▶ Exercise aim
Answer these questions from the article on disciplining animals below.
(a) What does the writer say is generally enough to correct the dogs?
(b) What did the writer, as a young boy, see a mother cat do to a kitten?
(c) What subject does the writer plan to discuss in the next article?

▶ Passage provided
········

In this series of articles, I've tried to share some of the joys, and lessons, we can learn from animals. Incidentally, my two cats are a little miffed that I haven't talked about THEM yet--and I will. But I still have a couple things to say about my dogs.

I'm still not sure that was really my fault...I've mentioned that, from time to time, the conduct of my dogs isn't quite what I'd like from them. And, from time to time, I even need to administer discipline. Ugh--what a nasty word.

Let me first say that I don't believe in hitting animals. Discipline is not about anger--it's about correction. When I discipline my dogs, I seek to correct behavior--and it is not necessary to inflict harm in order to correct behavior (in fact, I'll talk about abuse in my next article). My girls know me, and my tone of voice, well enough that a strong "NO" generally suffices. They may not OBEY, but the fact that they RUN AWAY tells me they know they're in trouble!

I was once very surprised, as a young boy, to see a mother cat pick up a kitten and toss it into the air. Aside from being an extraordinary sight--watching a cat, using it's mouth, pick a kitten up by the neck, and literally toss it into the air--I later learned that this is how mother cats discipline their kittens. Even in the wild, creatures discipline their children--just like us.

········

▶ Recorded information

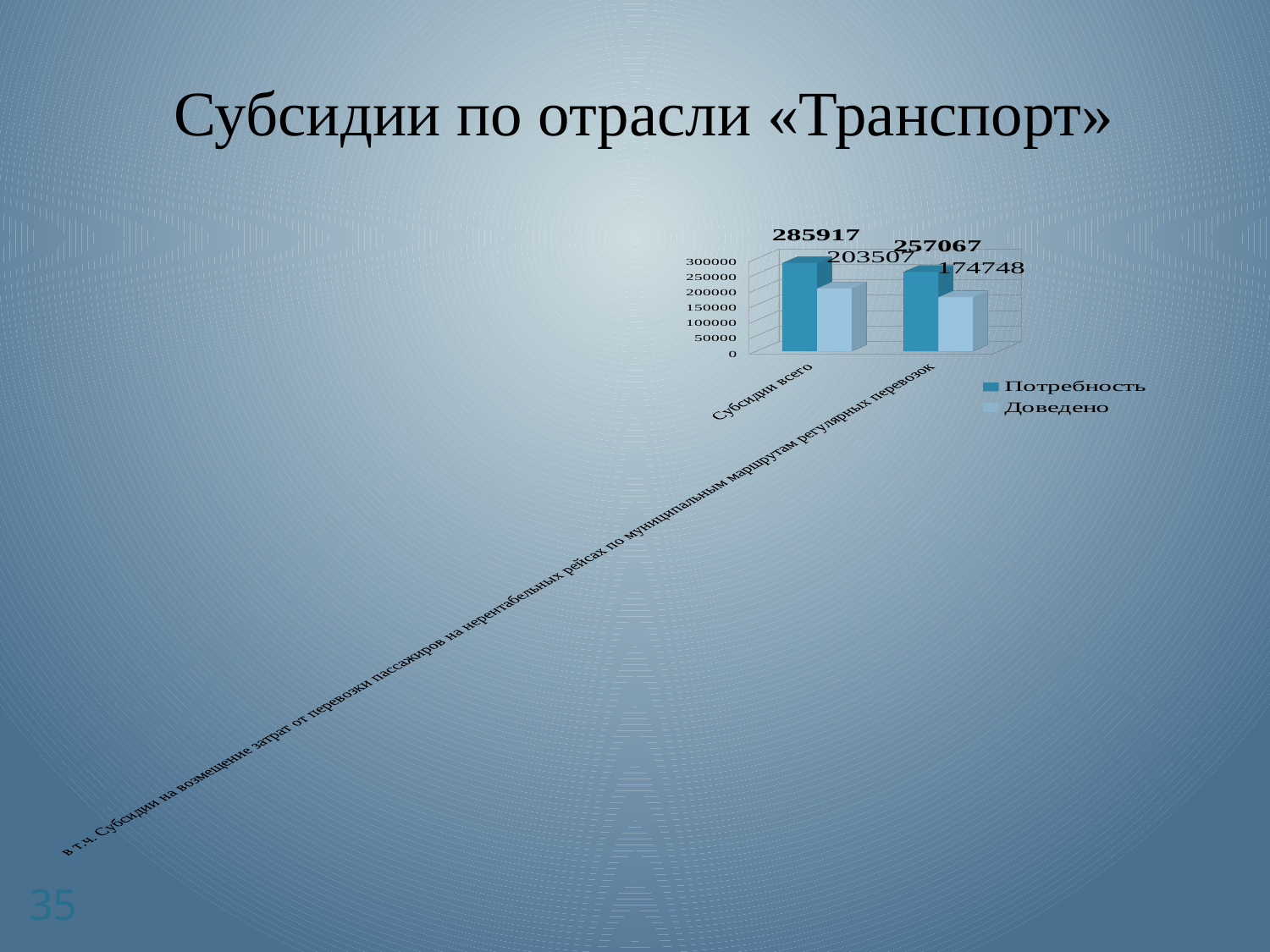
How many series does the chart legend list? 2 What kind of chart is shown on the slide? bar chart Is the Доведено value for Субсидии всего greater or less than 250000? less Which bar in the chart has the highest value? Потребность for Субсидии всего What is the value of Доведено for the category 'в т.ч. Субсидии на возмещение затрат от перевозки пассажиров на нерентабельных рейсах по муниципальным маршрутам регулярных перевозок'? 174748 Which is larger for Субсидии всего: Потребность or Доведено? Потребность Which bar in the chart has the lowest value? Доведено for в т.ч. Субсидии на возмещение затрат от перевозки пассажиров на нерентабельных рейсах по муниципальным маршрутам регулярных перевозок What is the difference between Потребность and Доведено for Субсидии всего? 82410 What is the value of Доведено for Субсидии всего? 203507 What is the value of Потребность for the category 'в т.ч. Субсидии на возмещение затрат от перевозки пассажиров на нерентабельных рейсах по муниципальным маршрутам регулярных перевозок'? 257067 What is the value of Потребность for Субсидии всего? 285917 How many categories are shown on the chart's x axis? 2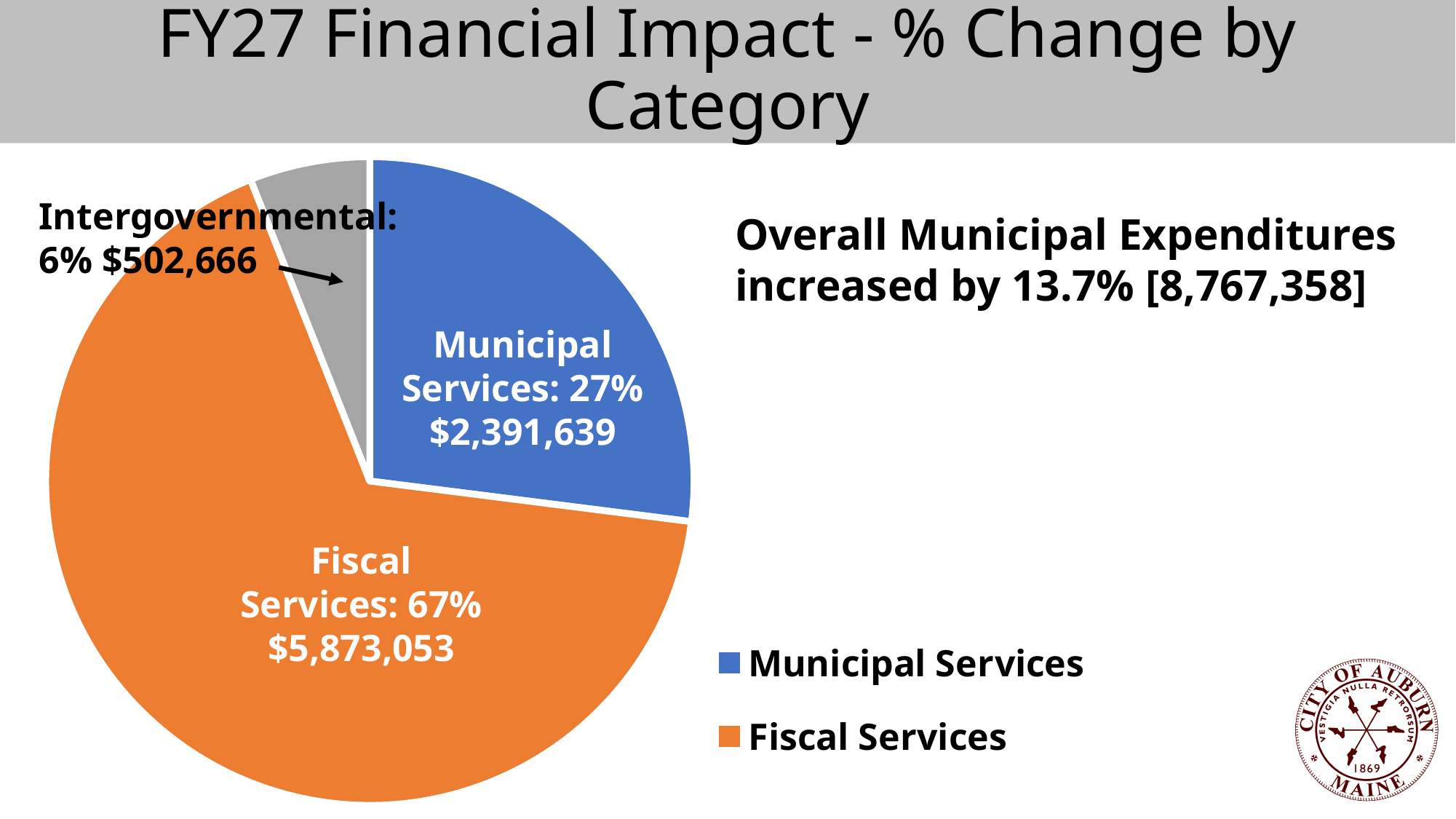
What dollar value is shown for Municipal Services? $2,391,639 How many entries does the legend list? 2 What share of the pie does Municipal Services represent? 27% Which category has the smallest slice of the pie? Intergovernmental What type of chart is shown on the slide? Pie chart Which is larger, the value for Municipal Services or the value for Intergovernmental? Municipal Services What share of the pie does Fiscal Services represent? 67% What dollar value is shown for Intergovernmental? $502,666 What share of the pie does Intergovernmental represent? 6% What dollar value is shown for Fiscal Services? $5,873,053 Which category has the largest slice of the pie? Fiscal Services How many slices does the pie chart have? 3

········

▶ Response area
(a) A strong "NO."
(b) The mother cat picked up a kitten by the neck with its mouth and tossed it into the air.
(c) Abuse.